Work required
Please show every line of the data below that contains the word "with", copying each such line in full. Case counts.

Record extracts
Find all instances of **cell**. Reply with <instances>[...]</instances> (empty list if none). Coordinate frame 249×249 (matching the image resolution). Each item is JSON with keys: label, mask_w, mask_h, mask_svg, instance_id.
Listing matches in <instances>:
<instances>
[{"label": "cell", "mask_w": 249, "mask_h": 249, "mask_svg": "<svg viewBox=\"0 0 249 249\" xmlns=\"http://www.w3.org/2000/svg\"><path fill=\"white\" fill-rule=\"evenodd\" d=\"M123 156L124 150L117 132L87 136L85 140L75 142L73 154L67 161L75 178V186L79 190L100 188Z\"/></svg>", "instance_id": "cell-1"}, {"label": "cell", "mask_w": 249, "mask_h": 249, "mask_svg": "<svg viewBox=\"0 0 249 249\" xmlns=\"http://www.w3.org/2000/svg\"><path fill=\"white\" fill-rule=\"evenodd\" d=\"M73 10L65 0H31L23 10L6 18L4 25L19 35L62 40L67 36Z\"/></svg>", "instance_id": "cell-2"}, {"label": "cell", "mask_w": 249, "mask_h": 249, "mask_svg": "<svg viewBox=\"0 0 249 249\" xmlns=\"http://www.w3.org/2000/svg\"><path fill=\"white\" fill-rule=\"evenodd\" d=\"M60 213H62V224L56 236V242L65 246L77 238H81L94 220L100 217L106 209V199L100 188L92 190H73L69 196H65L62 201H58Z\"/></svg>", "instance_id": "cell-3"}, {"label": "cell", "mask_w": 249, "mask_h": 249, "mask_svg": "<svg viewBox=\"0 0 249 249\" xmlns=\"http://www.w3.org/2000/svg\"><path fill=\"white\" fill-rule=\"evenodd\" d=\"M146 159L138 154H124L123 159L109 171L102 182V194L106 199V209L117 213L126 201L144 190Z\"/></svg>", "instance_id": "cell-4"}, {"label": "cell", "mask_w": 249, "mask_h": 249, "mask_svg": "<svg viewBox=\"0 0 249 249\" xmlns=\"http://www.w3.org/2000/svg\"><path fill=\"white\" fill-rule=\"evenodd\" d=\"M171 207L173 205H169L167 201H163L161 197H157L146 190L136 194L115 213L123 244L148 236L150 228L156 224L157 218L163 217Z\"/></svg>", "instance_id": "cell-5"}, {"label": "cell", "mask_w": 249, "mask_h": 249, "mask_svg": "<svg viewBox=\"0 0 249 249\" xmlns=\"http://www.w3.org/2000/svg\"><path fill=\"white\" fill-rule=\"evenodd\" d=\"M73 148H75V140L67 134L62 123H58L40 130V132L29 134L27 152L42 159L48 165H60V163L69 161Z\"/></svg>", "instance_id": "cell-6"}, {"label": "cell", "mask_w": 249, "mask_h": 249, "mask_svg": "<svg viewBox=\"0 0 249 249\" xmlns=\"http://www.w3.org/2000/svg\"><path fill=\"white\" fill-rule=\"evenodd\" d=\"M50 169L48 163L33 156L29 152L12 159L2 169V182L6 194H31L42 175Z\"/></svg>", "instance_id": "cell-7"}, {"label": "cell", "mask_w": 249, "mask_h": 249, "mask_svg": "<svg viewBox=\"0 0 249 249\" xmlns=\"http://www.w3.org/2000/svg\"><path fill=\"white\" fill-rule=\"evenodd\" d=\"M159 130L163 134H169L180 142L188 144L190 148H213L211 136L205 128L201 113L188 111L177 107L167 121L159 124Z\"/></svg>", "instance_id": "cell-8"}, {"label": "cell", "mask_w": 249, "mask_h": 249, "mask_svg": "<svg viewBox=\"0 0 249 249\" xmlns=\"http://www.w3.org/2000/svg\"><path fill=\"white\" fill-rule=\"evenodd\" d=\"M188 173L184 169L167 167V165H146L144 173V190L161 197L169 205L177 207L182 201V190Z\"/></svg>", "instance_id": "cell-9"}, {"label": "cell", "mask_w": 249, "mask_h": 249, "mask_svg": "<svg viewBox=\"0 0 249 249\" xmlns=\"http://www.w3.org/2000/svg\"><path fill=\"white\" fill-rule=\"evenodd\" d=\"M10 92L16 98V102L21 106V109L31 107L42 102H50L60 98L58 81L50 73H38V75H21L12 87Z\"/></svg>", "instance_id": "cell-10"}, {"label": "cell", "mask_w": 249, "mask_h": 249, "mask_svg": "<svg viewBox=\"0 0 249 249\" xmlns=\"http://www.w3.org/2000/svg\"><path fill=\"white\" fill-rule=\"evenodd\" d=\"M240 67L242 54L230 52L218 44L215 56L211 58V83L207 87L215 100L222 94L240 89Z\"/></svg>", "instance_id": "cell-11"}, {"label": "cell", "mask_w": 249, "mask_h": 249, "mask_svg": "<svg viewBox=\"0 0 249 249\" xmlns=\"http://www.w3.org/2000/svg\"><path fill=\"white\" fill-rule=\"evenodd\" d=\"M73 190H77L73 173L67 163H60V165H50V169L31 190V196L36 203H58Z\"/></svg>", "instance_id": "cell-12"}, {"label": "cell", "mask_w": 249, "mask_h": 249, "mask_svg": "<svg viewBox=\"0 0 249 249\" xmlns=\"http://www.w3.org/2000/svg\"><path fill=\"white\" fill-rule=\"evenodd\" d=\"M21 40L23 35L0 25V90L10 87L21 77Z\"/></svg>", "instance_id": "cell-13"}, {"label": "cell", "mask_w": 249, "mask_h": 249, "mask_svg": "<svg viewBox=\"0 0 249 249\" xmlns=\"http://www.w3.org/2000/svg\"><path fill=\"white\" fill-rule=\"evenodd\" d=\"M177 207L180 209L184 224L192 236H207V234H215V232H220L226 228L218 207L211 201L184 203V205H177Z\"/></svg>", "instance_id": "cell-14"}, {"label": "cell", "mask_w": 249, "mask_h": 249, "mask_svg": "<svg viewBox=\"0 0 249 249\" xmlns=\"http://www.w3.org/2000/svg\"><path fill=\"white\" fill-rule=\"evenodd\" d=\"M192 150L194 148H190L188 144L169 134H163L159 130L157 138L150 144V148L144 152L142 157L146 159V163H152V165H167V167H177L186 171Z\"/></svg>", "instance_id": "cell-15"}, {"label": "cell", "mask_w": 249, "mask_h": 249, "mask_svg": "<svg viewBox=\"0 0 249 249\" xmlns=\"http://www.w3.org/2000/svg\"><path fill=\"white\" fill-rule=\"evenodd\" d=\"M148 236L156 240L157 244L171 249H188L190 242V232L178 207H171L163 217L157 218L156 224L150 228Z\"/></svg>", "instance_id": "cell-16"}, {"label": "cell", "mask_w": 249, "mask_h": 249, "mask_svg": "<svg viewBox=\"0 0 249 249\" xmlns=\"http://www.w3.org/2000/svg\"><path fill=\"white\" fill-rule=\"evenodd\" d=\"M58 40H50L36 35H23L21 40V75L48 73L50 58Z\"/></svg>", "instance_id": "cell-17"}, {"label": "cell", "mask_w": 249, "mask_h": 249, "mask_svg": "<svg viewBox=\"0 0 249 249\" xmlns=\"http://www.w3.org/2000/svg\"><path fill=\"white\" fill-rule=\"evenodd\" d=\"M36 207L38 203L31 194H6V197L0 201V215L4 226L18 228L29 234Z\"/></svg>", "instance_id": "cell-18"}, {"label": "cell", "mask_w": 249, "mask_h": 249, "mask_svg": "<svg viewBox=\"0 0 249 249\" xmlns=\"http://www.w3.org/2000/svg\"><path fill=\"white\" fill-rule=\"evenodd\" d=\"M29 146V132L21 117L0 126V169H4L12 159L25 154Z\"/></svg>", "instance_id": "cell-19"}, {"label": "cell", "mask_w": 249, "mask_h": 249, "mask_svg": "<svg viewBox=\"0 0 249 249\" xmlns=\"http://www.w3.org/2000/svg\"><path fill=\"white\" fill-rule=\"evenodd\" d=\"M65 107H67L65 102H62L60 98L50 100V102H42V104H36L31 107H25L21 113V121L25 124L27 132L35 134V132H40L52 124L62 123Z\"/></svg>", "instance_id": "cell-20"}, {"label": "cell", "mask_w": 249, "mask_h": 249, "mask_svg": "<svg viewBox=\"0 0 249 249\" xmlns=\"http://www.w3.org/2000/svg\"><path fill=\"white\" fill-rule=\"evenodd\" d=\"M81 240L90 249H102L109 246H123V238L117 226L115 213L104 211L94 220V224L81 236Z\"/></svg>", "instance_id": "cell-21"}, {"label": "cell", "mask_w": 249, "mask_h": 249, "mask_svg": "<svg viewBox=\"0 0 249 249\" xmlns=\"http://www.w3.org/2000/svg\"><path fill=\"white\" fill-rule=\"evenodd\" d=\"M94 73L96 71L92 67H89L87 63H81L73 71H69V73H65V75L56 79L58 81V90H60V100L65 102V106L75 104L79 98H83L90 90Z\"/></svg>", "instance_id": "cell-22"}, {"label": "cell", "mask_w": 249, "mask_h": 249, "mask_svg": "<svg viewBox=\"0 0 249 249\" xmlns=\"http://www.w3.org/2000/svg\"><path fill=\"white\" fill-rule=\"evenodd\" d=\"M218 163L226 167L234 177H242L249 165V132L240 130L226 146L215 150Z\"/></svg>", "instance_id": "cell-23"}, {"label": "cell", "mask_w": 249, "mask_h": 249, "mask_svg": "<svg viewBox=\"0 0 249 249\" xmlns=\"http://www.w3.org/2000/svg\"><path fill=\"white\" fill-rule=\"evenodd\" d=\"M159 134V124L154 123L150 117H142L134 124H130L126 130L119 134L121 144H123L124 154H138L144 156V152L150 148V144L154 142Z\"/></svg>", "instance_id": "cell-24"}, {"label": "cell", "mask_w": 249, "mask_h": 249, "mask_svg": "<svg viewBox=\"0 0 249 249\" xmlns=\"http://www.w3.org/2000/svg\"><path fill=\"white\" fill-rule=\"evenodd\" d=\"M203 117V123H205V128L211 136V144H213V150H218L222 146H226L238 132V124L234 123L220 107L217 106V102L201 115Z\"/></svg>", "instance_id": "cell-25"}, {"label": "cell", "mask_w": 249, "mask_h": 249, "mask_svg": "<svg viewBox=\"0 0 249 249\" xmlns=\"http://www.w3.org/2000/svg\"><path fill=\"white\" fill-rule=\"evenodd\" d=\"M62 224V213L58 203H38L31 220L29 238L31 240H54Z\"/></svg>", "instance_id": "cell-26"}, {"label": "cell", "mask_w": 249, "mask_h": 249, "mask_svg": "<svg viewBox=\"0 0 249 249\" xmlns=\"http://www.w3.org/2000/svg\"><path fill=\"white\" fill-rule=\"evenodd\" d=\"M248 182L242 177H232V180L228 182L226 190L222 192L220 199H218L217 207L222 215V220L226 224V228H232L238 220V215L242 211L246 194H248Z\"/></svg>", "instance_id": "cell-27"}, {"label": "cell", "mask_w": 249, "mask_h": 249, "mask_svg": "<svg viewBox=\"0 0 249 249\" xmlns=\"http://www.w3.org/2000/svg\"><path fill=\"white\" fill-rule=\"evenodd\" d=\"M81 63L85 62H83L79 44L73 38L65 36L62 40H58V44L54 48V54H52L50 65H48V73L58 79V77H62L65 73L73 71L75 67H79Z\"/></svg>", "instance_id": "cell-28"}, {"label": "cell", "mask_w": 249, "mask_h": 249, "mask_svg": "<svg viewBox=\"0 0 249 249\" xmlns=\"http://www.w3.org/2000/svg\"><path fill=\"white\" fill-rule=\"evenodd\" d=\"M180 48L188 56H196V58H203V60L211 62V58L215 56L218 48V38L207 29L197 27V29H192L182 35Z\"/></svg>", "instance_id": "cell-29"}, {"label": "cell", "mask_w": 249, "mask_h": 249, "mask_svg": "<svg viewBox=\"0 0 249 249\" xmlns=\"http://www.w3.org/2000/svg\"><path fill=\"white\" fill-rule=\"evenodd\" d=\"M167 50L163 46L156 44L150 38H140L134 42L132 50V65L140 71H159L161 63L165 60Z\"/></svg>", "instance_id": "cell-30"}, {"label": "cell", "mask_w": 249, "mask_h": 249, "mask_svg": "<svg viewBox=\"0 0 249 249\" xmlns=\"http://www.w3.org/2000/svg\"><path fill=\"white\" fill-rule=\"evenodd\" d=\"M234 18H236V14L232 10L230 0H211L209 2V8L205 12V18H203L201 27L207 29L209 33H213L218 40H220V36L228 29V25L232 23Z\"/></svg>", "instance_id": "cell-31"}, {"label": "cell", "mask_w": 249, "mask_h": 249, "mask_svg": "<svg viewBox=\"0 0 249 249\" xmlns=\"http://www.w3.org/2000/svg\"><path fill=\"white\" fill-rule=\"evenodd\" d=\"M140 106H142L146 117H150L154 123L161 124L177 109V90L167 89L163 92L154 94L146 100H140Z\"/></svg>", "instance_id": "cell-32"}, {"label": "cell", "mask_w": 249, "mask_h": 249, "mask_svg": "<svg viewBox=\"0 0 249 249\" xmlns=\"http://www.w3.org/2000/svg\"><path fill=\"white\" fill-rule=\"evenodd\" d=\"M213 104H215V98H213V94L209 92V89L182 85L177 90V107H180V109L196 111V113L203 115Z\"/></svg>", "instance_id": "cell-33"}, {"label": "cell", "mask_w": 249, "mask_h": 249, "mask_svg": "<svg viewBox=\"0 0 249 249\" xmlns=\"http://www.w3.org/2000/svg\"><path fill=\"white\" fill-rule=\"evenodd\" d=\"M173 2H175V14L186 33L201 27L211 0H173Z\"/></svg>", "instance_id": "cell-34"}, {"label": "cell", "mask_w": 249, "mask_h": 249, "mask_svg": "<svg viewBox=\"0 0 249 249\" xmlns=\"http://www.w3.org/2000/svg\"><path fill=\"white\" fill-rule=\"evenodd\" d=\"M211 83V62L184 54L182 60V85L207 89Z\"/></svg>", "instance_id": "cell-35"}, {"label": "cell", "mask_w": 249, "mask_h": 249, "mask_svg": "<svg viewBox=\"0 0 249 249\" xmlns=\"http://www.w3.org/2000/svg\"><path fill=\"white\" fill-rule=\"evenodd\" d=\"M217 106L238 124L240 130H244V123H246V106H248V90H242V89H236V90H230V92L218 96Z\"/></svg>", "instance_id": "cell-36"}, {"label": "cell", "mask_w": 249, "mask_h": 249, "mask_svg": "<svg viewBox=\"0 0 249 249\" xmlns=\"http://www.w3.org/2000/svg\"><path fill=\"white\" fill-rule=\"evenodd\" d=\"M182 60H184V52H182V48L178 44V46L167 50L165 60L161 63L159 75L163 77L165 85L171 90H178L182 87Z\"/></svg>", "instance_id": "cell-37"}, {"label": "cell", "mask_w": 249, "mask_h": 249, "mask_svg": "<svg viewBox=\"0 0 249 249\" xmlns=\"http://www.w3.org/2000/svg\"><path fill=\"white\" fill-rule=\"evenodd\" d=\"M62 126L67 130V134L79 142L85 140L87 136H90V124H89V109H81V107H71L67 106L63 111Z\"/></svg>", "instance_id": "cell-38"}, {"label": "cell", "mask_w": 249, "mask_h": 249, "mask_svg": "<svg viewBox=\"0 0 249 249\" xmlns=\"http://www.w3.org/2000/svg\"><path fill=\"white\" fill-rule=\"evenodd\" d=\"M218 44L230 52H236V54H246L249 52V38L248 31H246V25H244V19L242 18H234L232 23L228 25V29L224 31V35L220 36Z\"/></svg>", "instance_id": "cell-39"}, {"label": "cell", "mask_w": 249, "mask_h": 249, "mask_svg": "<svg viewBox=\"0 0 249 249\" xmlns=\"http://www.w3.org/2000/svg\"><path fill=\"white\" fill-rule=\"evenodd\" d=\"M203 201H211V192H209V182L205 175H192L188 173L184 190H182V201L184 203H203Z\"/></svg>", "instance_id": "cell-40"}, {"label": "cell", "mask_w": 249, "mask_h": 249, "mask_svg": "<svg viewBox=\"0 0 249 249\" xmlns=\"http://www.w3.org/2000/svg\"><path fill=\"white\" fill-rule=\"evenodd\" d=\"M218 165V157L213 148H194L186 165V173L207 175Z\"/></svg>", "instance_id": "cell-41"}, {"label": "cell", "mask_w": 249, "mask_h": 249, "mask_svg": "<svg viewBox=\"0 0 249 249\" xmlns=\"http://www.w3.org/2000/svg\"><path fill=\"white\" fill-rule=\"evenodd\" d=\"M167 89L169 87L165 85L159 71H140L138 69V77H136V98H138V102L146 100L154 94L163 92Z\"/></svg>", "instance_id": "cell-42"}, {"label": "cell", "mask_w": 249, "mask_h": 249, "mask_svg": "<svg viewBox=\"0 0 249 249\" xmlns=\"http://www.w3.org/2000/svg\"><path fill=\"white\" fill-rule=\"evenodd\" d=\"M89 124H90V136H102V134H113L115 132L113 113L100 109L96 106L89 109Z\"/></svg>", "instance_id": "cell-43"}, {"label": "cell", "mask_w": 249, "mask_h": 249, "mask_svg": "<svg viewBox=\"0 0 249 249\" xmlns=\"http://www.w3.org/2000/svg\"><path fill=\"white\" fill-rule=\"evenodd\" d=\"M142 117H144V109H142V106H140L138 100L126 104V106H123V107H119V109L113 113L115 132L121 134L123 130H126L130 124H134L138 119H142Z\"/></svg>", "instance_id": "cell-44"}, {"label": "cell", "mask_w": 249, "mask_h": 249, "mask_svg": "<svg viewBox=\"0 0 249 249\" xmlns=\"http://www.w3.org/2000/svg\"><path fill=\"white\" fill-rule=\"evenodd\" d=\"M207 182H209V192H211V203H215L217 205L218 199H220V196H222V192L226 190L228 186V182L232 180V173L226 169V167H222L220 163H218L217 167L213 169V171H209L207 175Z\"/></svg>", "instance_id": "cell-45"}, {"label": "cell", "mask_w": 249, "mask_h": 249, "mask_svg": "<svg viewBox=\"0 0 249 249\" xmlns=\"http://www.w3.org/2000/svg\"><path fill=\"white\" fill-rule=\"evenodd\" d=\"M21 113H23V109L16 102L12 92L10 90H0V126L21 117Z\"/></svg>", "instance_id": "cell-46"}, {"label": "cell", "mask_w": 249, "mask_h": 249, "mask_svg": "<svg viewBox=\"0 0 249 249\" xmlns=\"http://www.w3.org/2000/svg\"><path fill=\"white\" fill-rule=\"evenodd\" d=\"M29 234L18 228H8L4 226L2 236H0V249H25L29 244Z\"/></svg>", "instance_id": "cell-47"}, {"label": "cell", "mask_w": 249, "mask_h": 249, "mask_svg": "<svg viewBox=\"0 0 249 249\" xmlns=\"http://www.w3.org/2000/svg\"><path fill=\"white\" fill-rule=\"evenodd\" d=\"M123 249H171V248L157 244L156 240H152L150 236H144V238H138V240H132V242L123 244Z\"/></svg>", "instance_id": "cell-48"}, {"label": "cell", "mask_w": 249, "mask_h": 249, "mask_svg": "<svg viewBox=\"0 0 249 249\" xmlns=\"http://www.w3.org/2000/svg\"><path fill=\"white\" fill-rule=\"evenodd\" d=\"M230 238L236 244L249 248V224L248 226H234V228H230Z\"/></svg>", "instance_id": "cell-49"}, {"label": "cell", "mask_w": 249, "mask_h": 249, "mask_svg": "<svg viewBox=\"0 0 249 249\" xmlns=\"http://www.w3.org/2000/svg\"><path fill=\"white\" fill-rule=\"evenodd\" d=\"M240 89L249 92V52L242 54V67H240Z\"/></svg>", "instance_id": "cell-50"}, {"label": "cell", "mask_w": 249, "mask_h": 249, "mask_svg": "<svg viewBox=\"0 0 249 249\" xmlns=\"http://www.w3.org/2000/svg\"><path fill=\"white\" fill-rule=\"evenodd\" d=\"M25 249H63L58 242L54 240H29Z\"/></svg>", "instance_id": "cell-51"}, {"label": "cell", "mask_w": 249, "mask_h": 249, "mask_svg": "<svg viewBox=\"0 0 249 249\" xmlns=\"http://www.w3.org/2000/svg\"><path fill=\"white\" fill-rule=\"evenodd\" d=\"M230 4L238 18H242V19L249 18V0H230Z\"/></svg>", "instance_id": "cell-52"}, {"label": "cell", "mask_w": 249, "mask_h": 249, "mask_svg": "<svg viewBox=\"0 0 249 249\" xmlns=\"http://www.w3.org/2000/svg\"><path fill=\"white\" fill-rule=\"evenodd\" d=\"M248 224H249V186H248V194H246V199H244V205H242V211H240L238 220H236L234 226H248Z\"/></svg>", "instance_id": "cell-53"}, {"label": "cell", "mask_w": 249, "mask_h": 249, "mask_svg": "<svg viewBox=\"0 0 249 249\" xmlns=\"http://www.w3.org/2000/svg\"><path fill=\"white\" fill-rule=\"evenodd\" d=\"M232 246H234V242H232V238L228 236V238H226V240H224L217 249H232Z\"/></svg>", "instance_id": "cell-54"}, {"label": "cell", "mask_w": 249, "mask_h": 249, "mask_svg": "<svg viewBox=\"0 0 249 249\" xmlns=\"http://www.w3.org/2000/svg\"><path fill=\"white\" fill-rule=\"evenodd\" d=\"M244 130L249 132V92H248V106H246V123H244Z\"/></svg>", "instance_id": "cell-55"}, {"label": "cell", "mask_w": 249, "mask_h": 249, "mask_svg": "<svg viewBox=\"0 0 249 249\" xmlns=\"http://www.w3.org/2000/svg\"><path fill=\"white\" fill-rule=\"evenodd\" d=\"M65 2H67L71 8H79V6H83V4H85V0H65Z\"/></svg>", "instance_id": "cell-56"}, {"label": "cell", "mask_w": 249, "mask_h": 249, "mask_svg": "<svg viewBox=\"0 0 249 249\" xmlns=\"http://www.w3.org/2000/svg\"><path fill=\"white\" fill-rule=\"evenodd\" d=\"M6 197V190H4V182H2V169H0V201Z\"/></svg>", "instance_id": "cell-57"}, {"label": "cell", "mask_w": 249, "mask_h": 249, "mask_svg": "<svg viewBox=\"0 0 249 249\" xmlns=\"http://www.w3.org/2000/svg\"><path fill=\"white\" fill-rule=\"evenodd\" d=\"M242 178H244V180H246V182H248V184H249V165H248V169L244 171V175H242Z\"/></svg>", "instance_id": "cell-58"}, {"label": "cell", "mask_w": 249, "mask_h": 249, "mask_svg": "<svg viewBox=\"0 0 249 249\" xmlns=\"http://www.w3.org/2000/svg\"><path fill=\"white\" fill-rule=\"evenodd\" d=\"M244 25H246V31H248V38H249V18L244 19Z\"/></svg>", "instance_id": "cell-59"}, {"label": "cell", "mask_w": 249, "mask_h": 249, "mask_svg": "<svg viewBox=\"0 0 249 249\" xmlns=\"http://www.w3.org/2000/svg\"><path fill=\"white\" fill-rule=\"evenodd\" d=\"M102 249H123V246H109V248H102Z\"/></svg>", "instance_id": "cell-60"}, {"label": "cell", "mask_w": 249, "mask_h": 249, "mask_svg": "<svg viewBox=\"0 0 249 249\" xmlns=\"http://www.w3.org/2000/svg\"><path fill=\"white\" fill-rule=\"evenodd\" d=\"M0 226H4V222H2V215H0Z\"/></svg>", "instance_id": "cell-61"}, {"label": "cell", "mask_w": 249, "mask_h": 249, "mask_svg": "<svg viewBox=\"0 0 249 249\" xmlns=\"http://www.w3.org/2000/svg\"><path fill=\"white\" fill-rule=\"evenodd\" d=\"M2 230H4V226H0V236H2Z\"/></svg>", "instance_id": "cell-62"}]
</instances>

...

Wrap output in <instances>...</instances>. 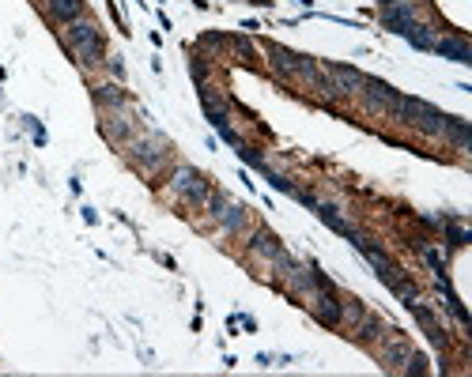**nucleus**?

...

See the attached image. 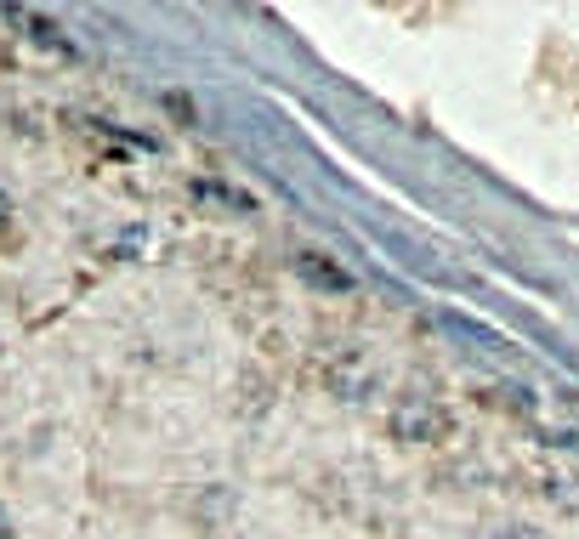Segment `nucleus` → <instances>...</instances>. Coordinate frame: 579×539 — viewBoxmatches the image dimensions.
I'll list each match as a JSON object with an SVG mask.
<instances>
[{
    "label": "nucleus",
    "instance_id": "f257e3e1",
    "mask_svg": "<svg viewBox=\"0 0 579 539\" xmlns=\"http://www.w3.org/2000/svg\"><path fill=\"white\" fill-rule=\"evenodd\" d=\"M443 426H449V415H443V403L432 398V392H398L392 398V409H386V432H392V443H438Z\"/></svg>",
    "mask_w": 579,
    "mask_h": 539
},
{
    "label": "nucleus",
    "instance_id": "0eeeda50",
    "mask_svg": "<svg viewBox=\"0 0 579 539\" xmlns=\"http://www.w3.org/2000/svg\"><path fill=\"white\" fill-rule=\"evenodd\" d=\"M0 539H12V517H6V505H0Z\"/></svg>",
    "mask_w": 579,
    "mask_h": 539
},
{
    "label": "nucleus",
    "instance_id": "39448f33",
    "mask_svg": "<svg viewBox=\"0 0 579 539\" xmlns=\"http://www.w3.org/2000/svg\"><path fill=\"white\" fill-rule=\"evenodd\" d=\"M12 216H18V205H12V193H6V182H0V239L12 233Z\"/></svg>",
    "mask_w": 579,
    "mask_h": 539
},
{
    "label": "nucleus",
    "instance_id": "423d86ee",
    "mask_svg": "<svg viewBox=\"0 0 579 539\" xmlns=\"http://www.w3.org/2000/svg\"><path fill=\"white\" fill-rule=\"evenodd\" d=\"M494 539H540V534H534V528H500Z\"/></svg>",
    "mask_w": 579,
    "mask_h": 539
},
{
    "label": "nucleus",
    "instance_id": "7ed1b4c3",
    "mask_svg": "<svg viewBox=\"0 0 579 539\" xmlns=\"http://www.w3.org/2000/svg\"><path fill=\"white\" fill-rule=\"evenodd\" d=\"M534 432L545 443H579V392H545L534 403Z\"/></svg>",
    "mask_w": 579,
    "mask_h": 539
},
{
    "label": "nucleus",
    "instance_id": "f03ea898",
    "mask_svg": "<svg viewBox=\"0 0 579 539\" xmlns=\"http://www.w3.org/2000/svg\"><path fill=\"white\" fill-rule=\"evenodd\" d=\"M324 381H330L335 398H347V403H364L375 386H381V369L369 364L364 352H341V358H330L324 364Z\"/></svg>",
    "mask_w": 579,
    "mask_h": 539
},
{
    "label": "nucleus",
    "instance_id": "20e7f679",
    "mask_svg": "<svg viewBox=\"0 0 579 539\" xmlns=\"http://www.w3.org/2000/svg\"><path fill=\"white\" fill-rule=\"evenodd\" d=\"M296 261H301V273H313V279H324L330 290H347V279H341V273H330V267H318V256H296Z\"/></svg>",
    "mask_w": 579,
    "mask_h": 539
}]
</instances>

Task solution
Find all instances of **cell**. Reply with <instances>[...]</instances> (empty list if none). Coordinate frame 249×249 (matching the image resolution). Each item is JSON with keys: label, mask_w, mask_h, mask_svg, instance_id.
I'll list each match as a JSON object with an SVG mask.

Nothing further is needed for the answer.